Ombudsman RI Ingatkan Operator Transportasi Massal

  • 30 Apr 2026 14:32 WIB
  •  Yogyakarta

RRI.CO.ID, Yogyakarta - Ombudsman RI menyampaikan keprihatinan mendalam atas insiden kecelakaan kereta api di Bekasi yang mengakibatkan korban jiwa dan luka-luka. Peristiwa ini merupakan tragedi kemanusiaan.

Anggota Ombudsman RI Robert Na Endi Jaweng juga mengigatkan, bahwa pelayanan publik di sektor transportasi massal bukan sekadar persoalan kasuistik. Namun, justru menjadi persoalan sistemik dan mendasar yang harus dibenahi.

Taruhannya mencakup keselamatan masyarakat, keandalan sistem, perlindungan pengguna, serta tata kelola pelayanan publik secara menyeluruh. Peristiwa ini harus ditempatkan dalam kerangka evaluasi yang menyeluruh terhadap layanan publik.

”Sebab, transportasi publik merupakan layanan dasar yang menyangkut hak masyarakat,” ucapnya. ”Mereka harus memperoleh layanan yang aman, layak, pasti, dan bertanggung jawab.”

Setiap kegagalan sistem yang berpotensi menimbulkan korban, harus menjadi perhatian serius seluruh penyelenggara layanan.
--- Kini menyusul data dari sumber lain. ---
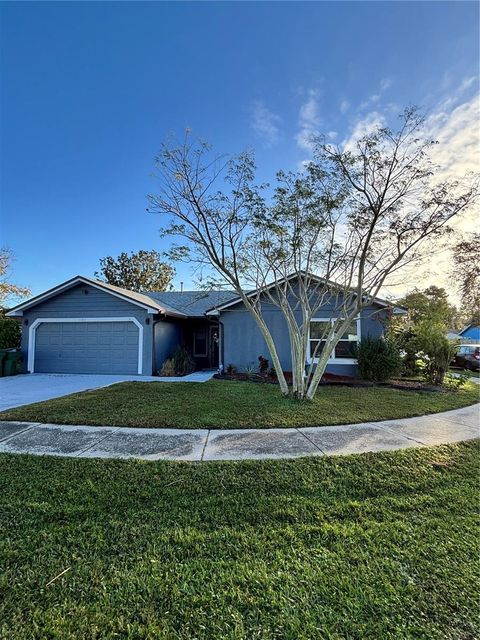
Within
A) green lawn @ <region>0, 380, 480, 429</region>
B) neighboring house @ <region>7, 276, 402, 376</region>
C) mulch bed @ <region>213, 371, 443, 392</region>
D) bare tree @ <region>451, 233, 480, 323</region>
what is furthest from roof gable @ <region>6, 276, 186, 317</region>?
bare tree @ <region>451, 233, 480, 323</region>

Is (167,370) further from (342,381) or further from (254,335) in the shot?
(342,381)

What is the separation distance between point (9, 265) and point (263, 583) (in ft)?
74.9

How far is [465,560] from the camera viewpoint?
258cm

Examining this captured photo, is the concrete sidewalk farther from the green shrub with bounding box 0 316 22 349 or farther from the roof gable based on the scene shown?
the green shrub with bounding box 0 316 22 349

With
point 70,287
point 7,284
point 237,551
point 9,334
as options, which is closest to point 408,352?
point 237,551

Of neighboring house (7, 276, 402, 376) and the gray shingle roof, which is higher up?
the gray shingle roof

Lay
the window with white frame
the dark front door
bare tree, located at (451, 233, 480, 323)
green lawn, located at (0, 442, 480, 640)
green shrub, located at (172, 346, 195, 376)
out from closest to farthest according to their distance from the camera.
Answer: green lawn, located at (0, 442, 480, 640) < the window with white frame < bare tree, located at (451, 233, 480, 323) < green shrub, located at (172, 346, 195, 376) < the dark front door

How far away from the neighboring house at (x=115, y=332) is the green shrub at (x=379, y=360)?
922mm

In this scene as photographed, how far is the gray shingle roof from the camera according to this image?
16891 millimetres

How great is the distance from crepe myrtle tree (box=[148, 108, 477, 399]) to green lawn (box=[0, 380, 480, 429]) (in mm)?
1143

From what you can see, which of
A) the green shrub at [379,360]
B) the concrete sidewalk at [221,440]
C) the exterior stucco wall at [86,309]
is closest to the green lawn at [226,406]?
the concrete sidewalk at [221,440]

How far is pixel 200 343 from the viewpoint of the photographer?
17172mm

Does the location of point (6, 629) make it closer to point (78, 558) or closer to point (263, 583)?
point (78, 558)

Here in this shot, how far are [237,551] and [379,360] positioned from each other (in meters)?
10.2
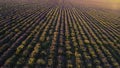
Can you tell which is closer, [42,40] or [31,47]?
[31,47]

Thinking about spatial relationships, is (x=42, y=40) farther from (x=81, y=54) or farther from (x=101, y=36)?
(x=101, y=36)

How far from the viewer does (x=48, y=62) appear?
12.9 m

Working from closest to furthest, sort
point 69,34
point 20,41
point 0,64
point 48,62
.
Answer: point 0,64
point 48,62
point 20,41
point 69,34

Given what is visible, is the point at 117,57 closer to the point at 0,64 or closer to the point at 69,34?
the point at 69,34

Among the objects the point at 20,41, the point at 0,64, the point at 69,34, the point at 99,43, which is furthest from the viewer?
the point at 69,34

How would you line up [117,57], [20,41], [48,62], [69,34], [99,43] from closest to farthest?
[48,62]
[117,57]
[20,41]
[99,43]
[69,34]

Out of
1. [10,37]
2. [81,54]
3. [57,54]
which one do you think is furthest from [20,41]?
[81,54]

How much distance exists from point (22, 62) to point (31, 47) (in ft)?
9.87

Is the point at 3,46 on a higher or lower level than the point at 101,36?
higher

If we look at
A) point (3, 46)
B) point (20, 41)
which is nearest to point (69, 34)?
point (20, 41)

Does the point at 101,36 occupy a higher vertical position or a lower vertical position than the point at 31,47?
lower

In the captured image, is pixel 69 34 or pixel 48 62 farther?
pixel 69 34

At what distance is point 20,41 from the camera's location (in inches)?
656

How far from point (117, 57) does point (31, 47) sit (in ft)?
19.8
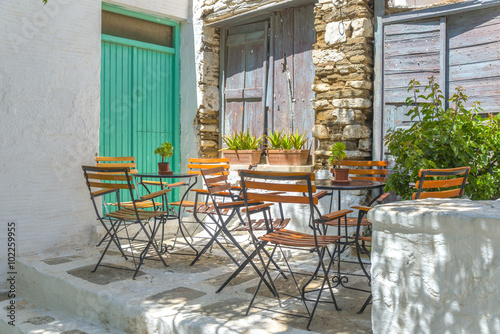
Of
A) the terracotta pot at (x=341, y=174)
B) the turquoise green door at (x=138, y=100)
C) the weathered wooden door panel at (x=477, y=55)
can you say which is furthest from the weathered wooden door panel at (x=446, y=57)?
the turquoise green door at (x=138, y=100)

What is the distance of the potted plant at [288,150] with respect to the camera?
5859 millimetres

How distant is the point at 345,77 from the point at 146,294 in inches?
124

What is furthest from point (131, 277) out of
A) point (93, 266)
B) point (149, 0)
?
point (149, 0)

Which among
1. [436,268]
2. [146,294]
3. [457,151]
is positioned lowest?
[146,294]

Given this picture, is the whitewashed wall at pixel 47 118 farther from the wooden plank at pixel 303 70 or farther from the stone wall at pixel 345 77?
the stone wall at pixel 345 77

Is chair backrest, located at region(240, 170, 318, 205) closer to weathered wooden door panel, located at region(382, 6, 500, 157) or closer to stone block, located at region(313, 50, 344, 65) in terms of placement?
weathered wooden door panel, located at region(382, 6, 500, 157)

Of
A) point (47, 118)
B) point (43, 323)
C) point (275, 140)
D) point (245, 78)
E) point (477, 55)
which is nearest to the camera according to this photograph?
point (43, 323)

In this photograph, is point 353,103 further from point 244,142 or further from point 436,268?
point 436,268

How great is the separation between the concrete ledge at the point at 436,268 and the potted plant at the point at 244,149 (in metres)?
3.91

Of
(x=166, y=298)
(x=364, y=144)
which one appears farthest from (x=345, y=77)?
(x=166, y=298)

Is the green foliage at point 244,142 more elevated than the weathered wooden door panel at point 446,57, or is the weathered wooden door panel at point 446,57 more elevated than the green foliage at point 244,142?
the weathered wooden door panel at point 446,57

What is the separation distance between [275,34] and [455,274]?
4849mm

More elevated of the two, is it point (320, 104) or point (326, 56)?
point (326, 56)

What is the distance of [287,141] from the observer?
5.89 meters
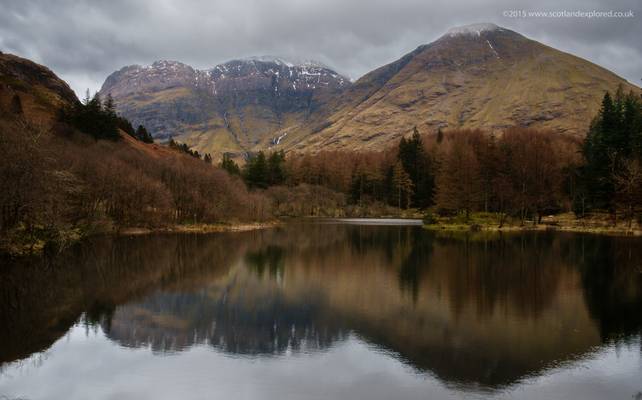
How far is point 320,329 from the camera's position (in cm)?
2184

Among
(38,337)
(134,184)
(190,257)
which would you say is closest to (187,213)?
(134,184)

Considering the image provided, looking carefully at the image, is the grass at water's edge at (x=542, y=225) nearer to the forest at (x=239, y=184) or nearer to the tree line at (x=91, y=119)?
the forest at (x=239, y=184)

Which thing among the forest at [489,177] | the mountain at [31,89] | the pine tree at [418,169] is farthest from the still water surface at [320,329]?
the pine tree at [418,169]

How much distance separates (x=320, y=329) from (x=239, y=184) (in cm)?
8808

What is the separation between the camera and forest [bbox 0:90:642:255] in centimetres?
4038

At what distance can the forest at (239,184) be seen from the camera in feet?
132

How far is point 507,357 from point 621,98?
101073 mm

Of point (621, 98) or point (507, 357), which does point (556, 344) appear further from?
point (621, 98)

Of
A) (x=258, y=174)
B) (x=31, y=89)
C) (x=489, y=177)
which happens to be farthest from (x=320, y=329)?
(x=258, y=174)

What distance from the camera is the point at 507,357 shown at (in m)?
17.6

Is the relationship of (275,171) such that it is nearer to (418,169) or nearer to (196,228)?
(418,169)

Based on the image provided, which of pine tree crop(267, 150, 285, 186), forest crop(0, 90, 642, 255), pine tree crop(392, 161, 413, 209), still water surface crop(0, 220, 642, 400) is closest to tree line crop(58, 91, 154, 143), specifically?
forest crop(0, 90, 642, 255)

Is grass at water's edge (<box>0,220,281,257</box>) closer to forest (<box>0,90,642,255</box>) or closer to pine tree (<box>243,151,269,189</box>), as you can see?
forest (<box>0,90,642,255</box>)

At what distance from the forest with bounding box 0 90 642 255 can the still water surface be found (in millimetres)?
6701
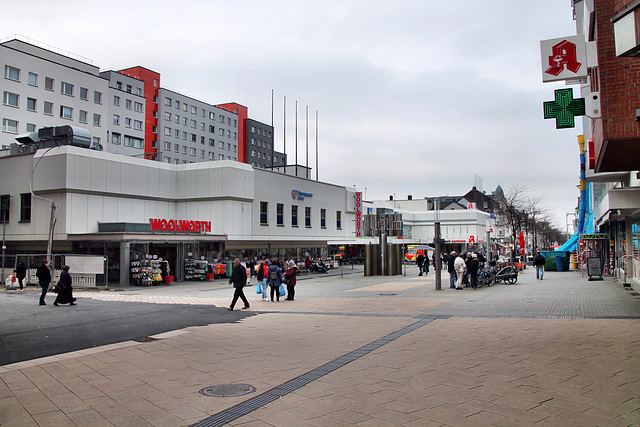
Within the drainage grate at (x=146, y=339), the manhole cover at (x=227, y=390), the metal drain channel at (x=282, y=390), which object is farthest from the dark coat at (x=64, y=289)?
the manhole cover at (x=227, y=390)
Operator angkutan publik, tidak boleh hanya berorientasi pada kelancaran operasional.

Ombudsman RI menilai bahwa insiden ini harus menjadi momentum evaluasi besar terhadap potensi maladministrasi, dalam tata kelola pelayanan transportasi. Hal itu dapat berupa kelalaian prosedural, lemahnya mitigasi risiko, tidak optimalnya koordinasi antarpenyelenggara.

”Hingga potensi pengabaian terhadap standar keselamatan pelayanan,” katanya. ”Risiko yang berulang tidak boleh dibiarkan dan harus segera dikoreksi secara menyeluruh."

Rekomendasi Berita

Berita Terbaru Lainnya

Memuat berita terbaru.....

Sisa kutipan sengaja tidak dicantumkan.